On Thu, Jan 17, 2019 at 11:28:21AM +0100, Christian Brauner wrote:
> This adds the promised selftest for binderfs. It will verify the following
> things:
> - binderfs mounting works
> - binder device allocation works
> - performing a binder ioctl() request through a binderfs device works
> - binder device removal works
> - binder-control removal fails
> - binderfs unmounting works
> 
> The tests are performed both privileged and unprivileged. The latter
> verifies that binderfs behaves correctly in user namespaces.
> 
> Cc: Todd Kjos <tk...@google.com>
> Signed-off-by: Christian Brauner <christian.brau...@ubuntu.com>

Now I am just nit-picking:

> +static void write_to_file(const char *filename, const void *buf, size_t 
> count,
> +                       int allowed_errno)
> +{
> +     int fd, saved_errno;
> +     ssize_t ret;
> +
> +     fd = open(filename, O_WRONLY | O_CLOEXEC);
> +     if (fd < 0)
> +             ksft_exit_fail_msg("%s - Failed to open file %s\n",
> +                                strerror(errno), filename);
> +
> +     ret = write_nointr(fd, buf, count);
> +     if (ret < 0) {
> +             if (allowed_errno && (errno == allowed_errno)) {
> +                     close(fd);
> +                     return;
> +             }
> +
> +             goto on_error;
> +     }
> +
> +     if ((size_t)ret != count)
> +             goto on_error;

if ret < count, you are supposed to try again with the remaining data,
right?  A write() implementation can just take one byte at a time.

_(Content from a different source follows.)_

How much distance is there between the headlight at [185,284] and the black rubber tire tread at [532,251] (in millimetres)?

Yes, for your example here that isn't going to happen as the kernel
should be handling a larger buffer than that, but note that if you use
this code elsewhere, it's not really correct because:

> +
> +     close(fd);
> +     return;
> +
> +on_error:
> +     saved_errno = errno;

If you do a short write, there is no error, so who knows what errno you
end up with here.

Anyway, just one other minor question that might be relevant:

> +     printf("Allocated new binder device with major %d, minor %d, and name 
> %s\n",
> +            device.major, device.minor, device.name);

Aren't tests supposed to print their output in some sort of normal
format?  I thought you were supposed to use ksft_print_msg() so that
tools can properly parse the output.